On Tuesday, November 23, 2004, 12:14:59 PM, Rob McEwen wrote:
A. Definite hand-typed HAM
B. Closed Loop Opt-In NEWSLETTER (topically applicable to the recipient)
C. NEWSLETTER (topically applicable to the recipient) from reputable organization (no harvesting, few/none NANAS, no SpamHaus) where the person didn't actually subscribe, but likes to read it... maybe it came because they previously bought something or left checked a "receive other offers/info" checkbox
D. More "spammy" NEWSLETTER (but topically applicable to the recipient) where the mailer is fairly "clean" (some NANAS, no SpamHaus), but the user didn't explicitly Opt-in. Maybe they left a "receive other offers" checkbox checked in the past when filling out something else or ordering something else.
E. More "spammy" ADVERTISEMENT (but topically applicable to the recipient) where the mailer is very "clean" (no harvesting, few NANAS, no SpamHaus), but the user didn't explicitly Opt-in. Maybe they left a "receive other offers" checkbox checked in the past when filling out something else or ordering something else
All of the above should probably be considered ham for SURBL purposes. What matters more than the *sending style* is what other *uses the domain name* or IP in the URI might have.
Remember that we're not blocking sending methods. We're blocking URI mentions like domains. Therefore what matters is not how the message is sent (newsletter, hand-send, etc.) but ***what the domain might be used for***. We don't want to block on legitimate domains. All of your examples above are for legitimate or mostly legitimate domains.
F. Definite spam (to varying degrees).
Of course, it is not always possible to know if an e-mail is "topically applicable to the recipient". But assuming that you do, it is hard for Mail Administrators to distinguish between B, C, and D. It is also sometimes hard to distinguish between E & F.
A better question might be whether the mail is "topically applicable to ANY recipient." Since we are a global blocklist, we need to think globally and act on behalf of ALL users, not just one particular recipient.
Therefore we want to list domains that are pretty much universally regarded as spammy like cheappillz4u. biz, 0emsoftwarez. info, etc., and almost certainly not some plumbing fixture manufacturer's open subscription newsletter.

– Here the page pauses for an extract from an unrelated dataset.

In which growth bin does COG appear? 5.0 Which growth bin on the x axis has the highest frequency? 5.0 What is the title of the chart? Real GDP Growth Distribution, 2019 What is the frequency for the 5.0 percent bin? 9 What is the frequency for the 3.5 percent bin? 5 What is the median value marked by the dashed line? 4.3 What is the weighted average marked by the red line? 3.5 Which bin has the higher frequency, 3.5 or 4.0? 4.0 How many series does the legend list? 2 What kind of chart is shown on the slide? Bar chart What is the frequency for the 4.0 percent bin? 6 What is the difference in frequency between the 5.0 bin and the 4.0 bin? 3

The overwhelming percentage of Spam IS very distinguishable from A-E because of things like obfuscation techniques, SpamTrap recipients, location of sender's server, past history of sender, etc.
I agree. We want to list only that extremely obvious spam. Usually it's for pills, mortgage, warez, gambling, porn, etc.
Still, this whole issue makes me question, "how good are Ham Corpuses".
Moreover, when a particular SURBL gets an FP rating of .002%, I think, "that's great"... but then I wonder, "is this .002% actual human written correspondence, or is it a newsletter, etc?"
Rob McEwen
As has been noted, getting down to 1 part in 50,000 (0.02%) it's very easy for a minor misclassification to have a huge impact on the FP numbers.
Ham corpora do have errors, both FP and FN. Usually FPs can only be detected by hand-checking them again. Even highly-experienced spam-fighters make errors when classifying their ham and spam initially. To err is human.
There are also problems with the representativeness of messages in corpora. It's not always easy to put together large and broad enough collections of ham to meaningfully reflect the larger corpus of all messages in general.
Measurements like these are quite hard to do well. Corpus checks are probably best for relative differences between algorithms, etc. I.e. is performance increasing or decreasing with a given change in coding, inclusion policies, etc.
Jeff C. -- "If it appears in hams, then don't list it."